In Seattle, the early injury to Mike Carp opened up the opportunity for Chone Figgins to play some outfield in order to give some playing time to Kyle Seager – and in five games, Figgins is already worth 1.5 wins more than he was in all of 2011. Of course, he was well below replacement level last year, but the point is that Chone Figgins is playing regularly, he’s been leading off, and he’s actually hitting.
My early sense was that Kyle Seager would get the bulk of playing time at third after an anticipated dreadful April from Figgins. But if Figgins continues to produce, it’s pretty likely that he will be a more permanent fixture at third base once the outfield gets a little more crowded when Carp and Franklin Gutierrez return. I’m not saying run out and buy on Chone Figgins, but this definitely puts a crimp in plans you may have had for Kyle Seager. It is possible if Seager keeps up his hot hitting that the club will try to find more room for him by spot-starting him around the infield to spell the regulars (he could probably capably hold down the fort at all infield spots). But unless the Mariners find a taker for Figgins, as long as he’s hitting, he’ll likely be playing.
Apparently platooning is the new black at third base. Pedro Alvarez sat against Cliff Lee and it looks like the club plans to use Casey McGehee at third base when lefties are on the hill. If McGehee starts to hit well enough, Alvarez might start to see his playing time diminish even further.

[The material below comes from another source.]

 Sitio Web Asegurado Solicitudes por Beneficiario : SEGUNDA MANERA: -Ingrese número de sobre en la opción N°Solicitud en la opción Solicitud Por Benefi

Another player losing at bats to lefties is Ian Stewart. The notion of platooning Stewart was something that was suggested more than once during the Spring, but mostly dismissed by manager Dale Sveum. Sveum indicated any decisions to sit Stewart would have more to do with the matchup – and perhaps not surprisingly, Stewart sat against Gio Gonzalez, the only lefty to start against the Cubs thus far into the season. This no doubt merits watching if you’re a Stewart owner as a straight platoon would strip him of any limited value he already has. If he’s sitting against the next few left handed starters, then Sveum’s pants are probably on fire — and you can probably drop Stewart.
Also splitting time at third base is the Oakland Athletics third base experiment of converted catcher Josh Donaldson and Eric Sogard, a situation that Carson Cistulli astutely described as a tailor-made platoon given their respective skill sets. It would seem that until one of them plays themselves out of that arrangement, it’s a situation likely to stick, which means neither of them are worth owning.

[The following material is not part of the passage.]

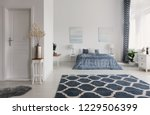 patterned carpet in spacious... | Shutterstock . vector #1229506399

In a similar situation, anyone that was praying for Juan Francisco to get a shot at regular playing time while Chipper Jones nurses his joints, you’ll have to wait for more dire circumstances in Atlanta. Francisco appears to be platooning with Martin Prado, finding pine when left handed pitchers are on the hill. When Jones returns, it’s not likely we’ll see much of Francisco until Jones’ inevitable return to the trainers room.
Lastly, just for fun, since we’re still well within the window of the dreaded small sample size, if you feel like you haven’t gotten much from your third baseman, you’re probably not alone. As a whole, all third basemen are hitting .235 over 511 at bats in 161 games. Basically, third basemen in sum have hit a lot like Edwin Encarnacion – 25 doubles, 18 home runs, six steals, and 112 strikeouts.